» **EXTRAIT DU TEXTE**:
==============================

Ceci m'amène à évoquer mon rapport d'initiative sur le respect de la propriété intellectuelle. Son vote a été reporté à plusieurs reprises, mais il devrait être examiné en commission le 1er juin et en plénière en juillet. 122 amendements ont été déposés qui m'ont conduite à proposer 12 amendements de compromis. 11 ont réuni un large accord. Ils tendaient notamment à remplacer le terme « piratage » par celui plus juridique d'« infraction au droit d'auteur », à préciser le rôle de l'observatoire de la contrefaçon et du piratage, à souligner la nécessité des campagnes de sensibilisation et à exiger des données fiables sur l'échelle des infractions.
Malheureusement, au moment où nous allions examiner le dernier point, Françoise Castex, rapporteur fictif du groupe de l'Alliance Progressiste des Socialistes et Démocrates au Parlement européen, a remis en cause tous les compromis. Je n'ai pas eu d'autre choix que de retirer l'ensemble de mes propositions, puisque ce qui m'était demandé - proposer la légalisation du téléchargement illégal et réfléchir à un mécanisme de compensation financière tel que la licence globale - était inacceptable. La licence globale est une négation du droit d'auteur, qui n'est pas seulement un droit d'exploitation, mais aussi un droit moral. A l'ère numérique, il ne faut pas nier le droit d'auteur, mais l'adapter. Au cours d'ultimes négociations, j'avais admis le traitement différencié, et non la légalisation, du « file sharing ». Mais cela n'a pas suffi.

==============================

» **SECTION DES DONNÉES**:
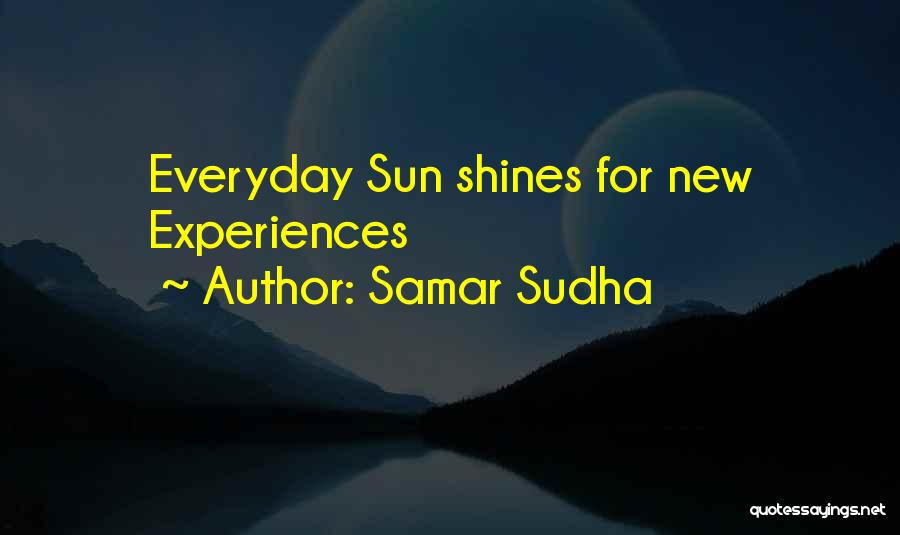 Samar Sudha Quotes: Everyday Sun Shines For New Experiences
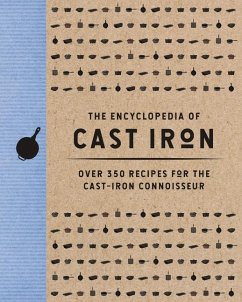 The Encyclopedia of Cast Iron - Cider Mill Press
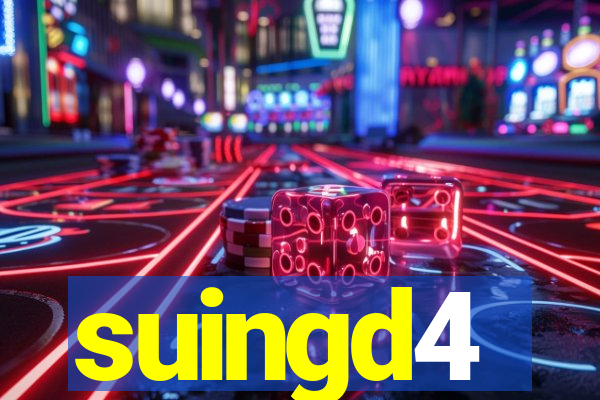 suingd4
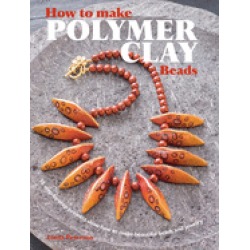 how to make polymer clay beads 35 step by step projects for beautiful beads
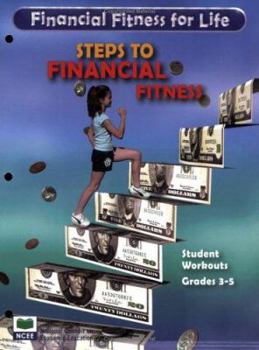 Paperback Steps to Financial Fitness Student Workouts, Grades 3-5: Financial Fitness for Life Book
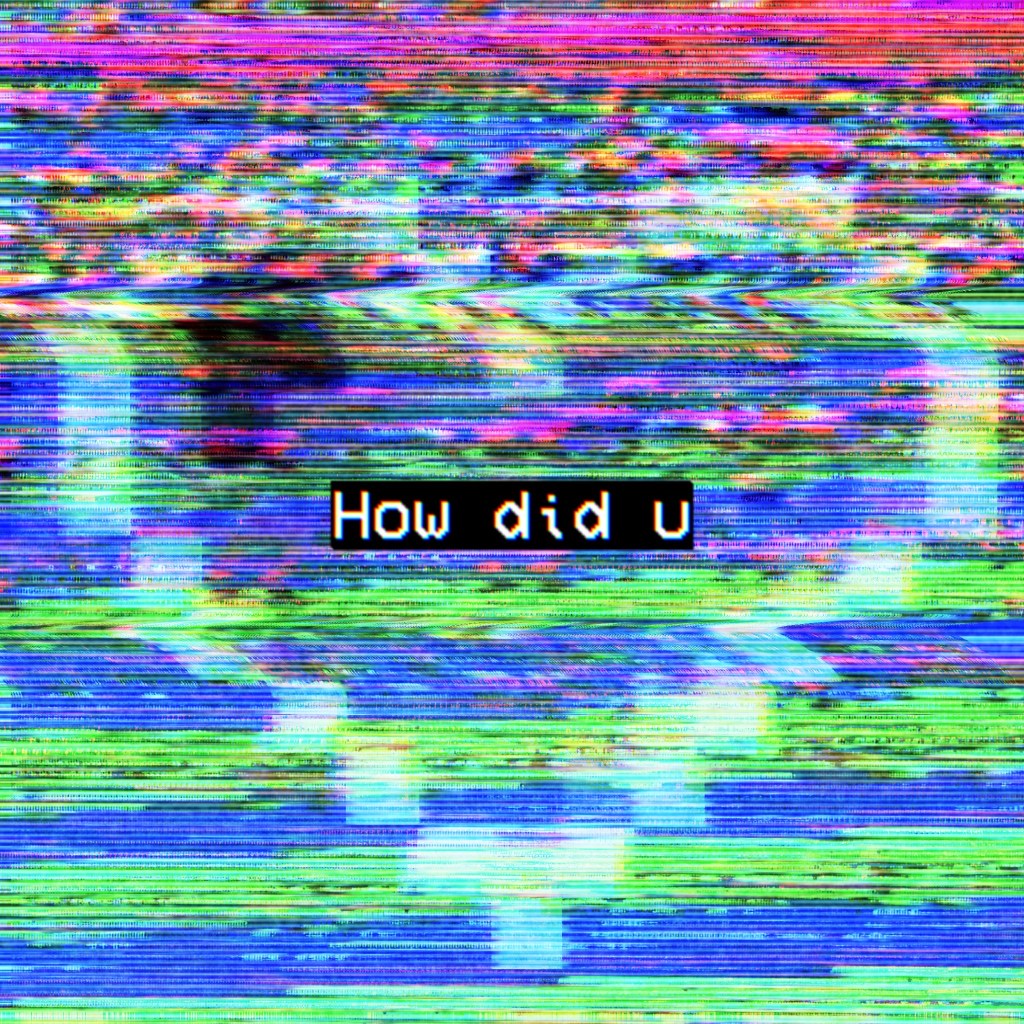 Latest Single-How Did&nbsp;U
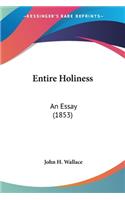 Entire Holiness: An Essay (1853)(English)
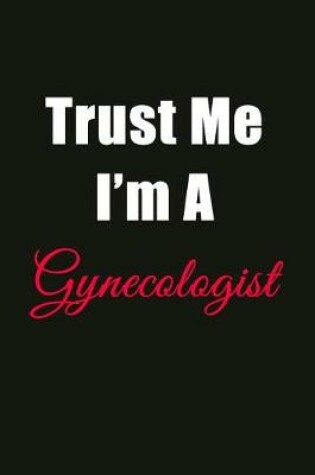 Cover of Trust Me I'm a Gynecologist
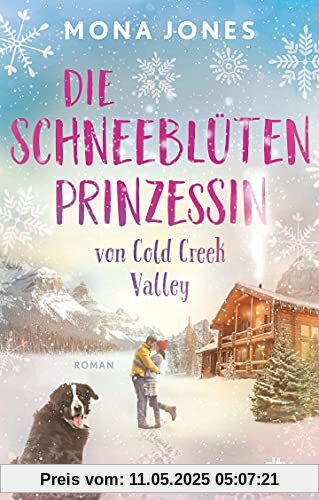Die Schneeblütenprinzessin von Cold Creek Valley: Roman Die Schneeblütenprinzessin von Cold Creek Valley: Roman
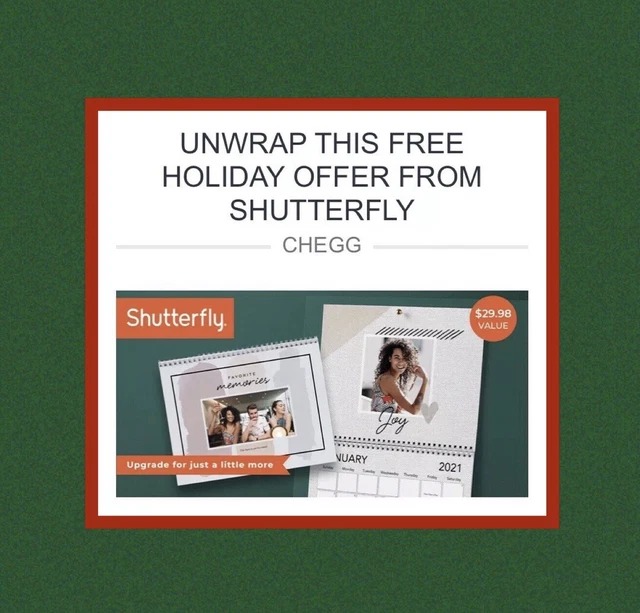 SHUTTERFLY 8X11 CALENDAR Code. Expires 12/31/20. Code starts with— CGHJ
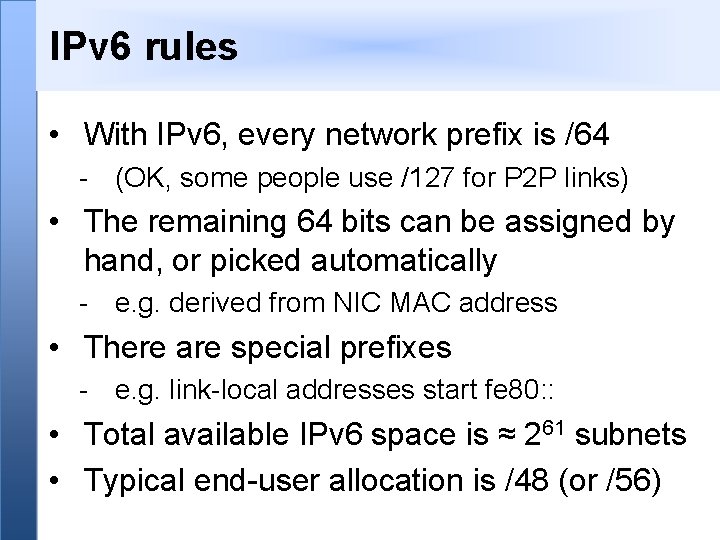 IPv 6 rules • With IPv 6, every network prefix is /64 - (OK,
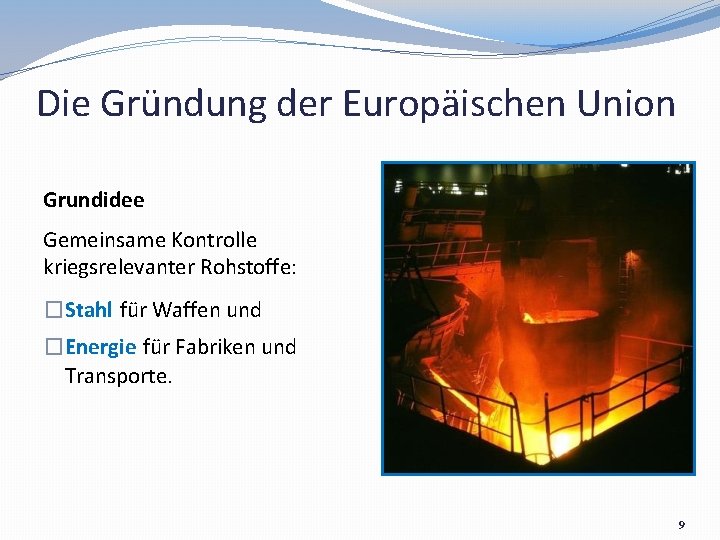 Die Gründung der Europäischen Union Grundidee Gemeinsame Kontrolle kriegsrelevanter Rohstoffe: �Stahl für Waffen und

==============================

» **CONSIGNE**: Dans l'extrait sur le respect de la propriété intellectuelle, quel terme devait remplacer le mot « piratage », s'il vous plaît ?

» **RÉPONSE RÉDIGÉE**: Le terme « infraction au droit d'auteur ».